大概是蹲得有些久了,葉青洲猛地站起身時,顯然一陣重心不穩。

“小心。”羅艽輕扶了下,才見對方脊背微彎,衣衫單薄,亦不甚平整。

薄衫低垂,露出些許肩背,全是少年人獨有的纖瘦白皙。

羅艽想也沒想,二話不說脫下外袍,罩在蜷縮成一團的葉青洲身上。“……對不起。方才是我大意疏忽,落進了棕熊的幻境。”

羅艽垂眸,幾句解釋了先前情景。

“可是,師姐為什麽要道歉呢?”葉青洲攥著羅艽外袍,訥訥地盯住羅艽神色,“這並非師姐的錯。”

羅艽聞言一楞,苦笑著望向葉青洲,只問,“剛才很害怕吧?後山寂寥,你又找不到我。”

葉青洲搖搖頭,輕抿著唇,繼而彎眉一笑,“我找不到師姐,但師姐會來找我啊!”

羅艽皺眉:“真不害怕?”

葉青洲靠著羅艽肩膀,重重搖了頭。“不怕。”

“啊,這麽坦然?”羅艽忽而一挑眉,“那你方才哭什麽?”

話音未落,不等葉青洲再開口,羅艽一手扶著葉青洲後背,另一手朝下捉住她脛骨,將人打橫抱在身前。
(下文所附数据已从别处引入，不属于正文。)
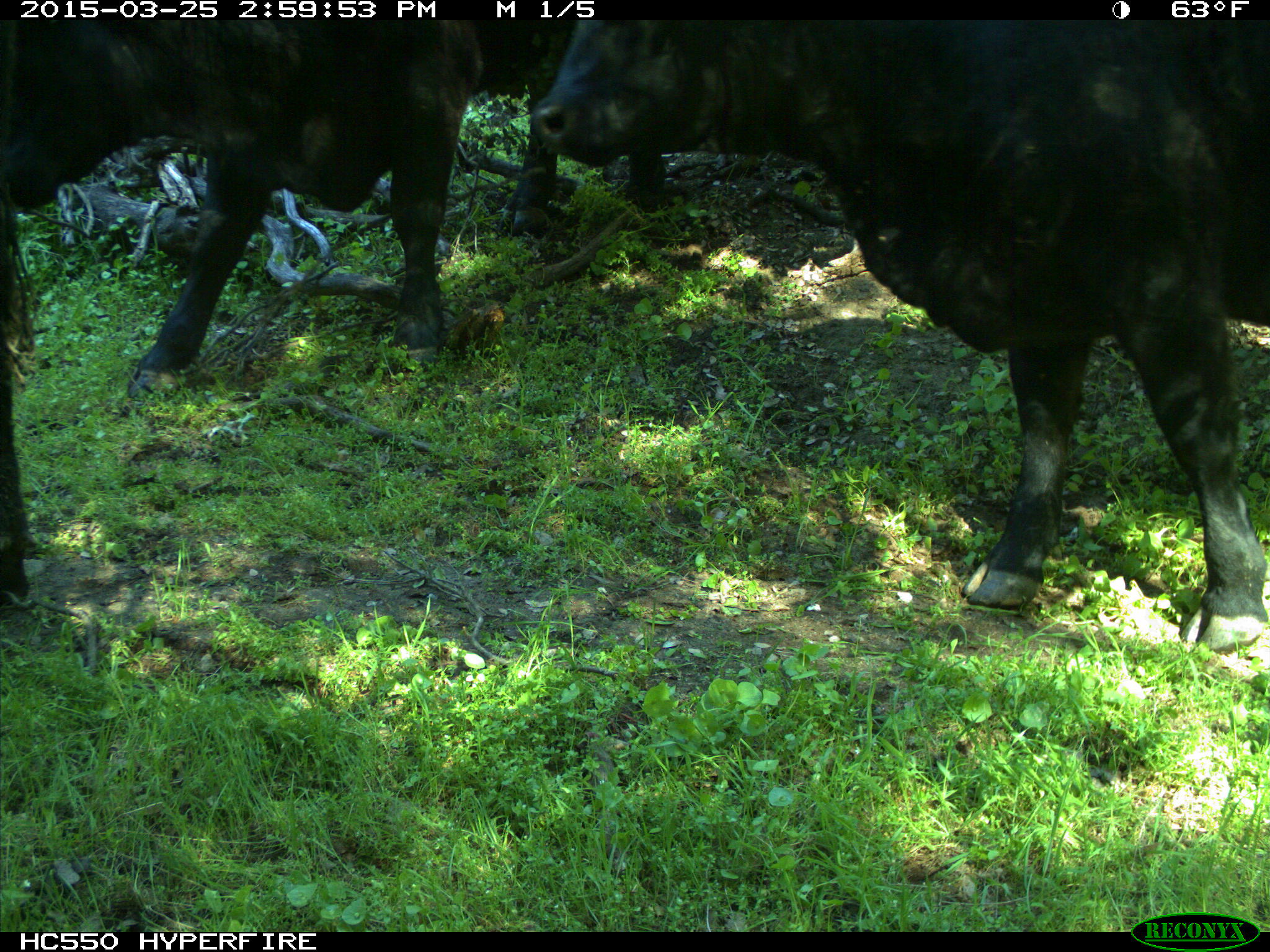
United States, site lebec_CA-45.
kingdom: Animalia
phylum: Chordata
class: Mammalia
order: Artiodactyla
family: Bovidae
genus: Bos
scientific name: Bos taurus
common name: domestic cow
“啊——師、師姐!”葉青洲在她懷裏像只小魚,羞紅了臉道,“師姐,放,放我下來!”

“好吧,好吧。”羅艽假意答應,作勢要將手一松——

葉青洲又是一聲驚呼,“嗷嗚”一聲閉上眼,把羅艽抱得更緊。

羅艽明知故問:“不是你叫我放你下去?”

葉青洲是面頰紅到耳垂、耳垂紅到脖子根,緊緊捂著臉,在羅艽懷裏一動不動。

羅艽又問:“到底下不下來嘛。”

葉青洲把臉埋進羅艽頸窩,“不,不了……”

羅艽這才不疾不徐走出幾步。

只心道,先前說青洲是條小魚,還真是沒錯;抱在懷裏輕飄飄、濕漉漉,啊,還總眼淚汪汪。

看來還不是普通的小魚。是南海泣淚成珠的小鮫。

走出許多路,月色下,葉青洲忽而擦了擦臉,終於穩了神,才又有點不好意思地瞧了眼羅艽,赧然道:“師姐,我……要不然,你,你還是放我下來吧。我身上濕,你抱著我,你也、也會受涼的。”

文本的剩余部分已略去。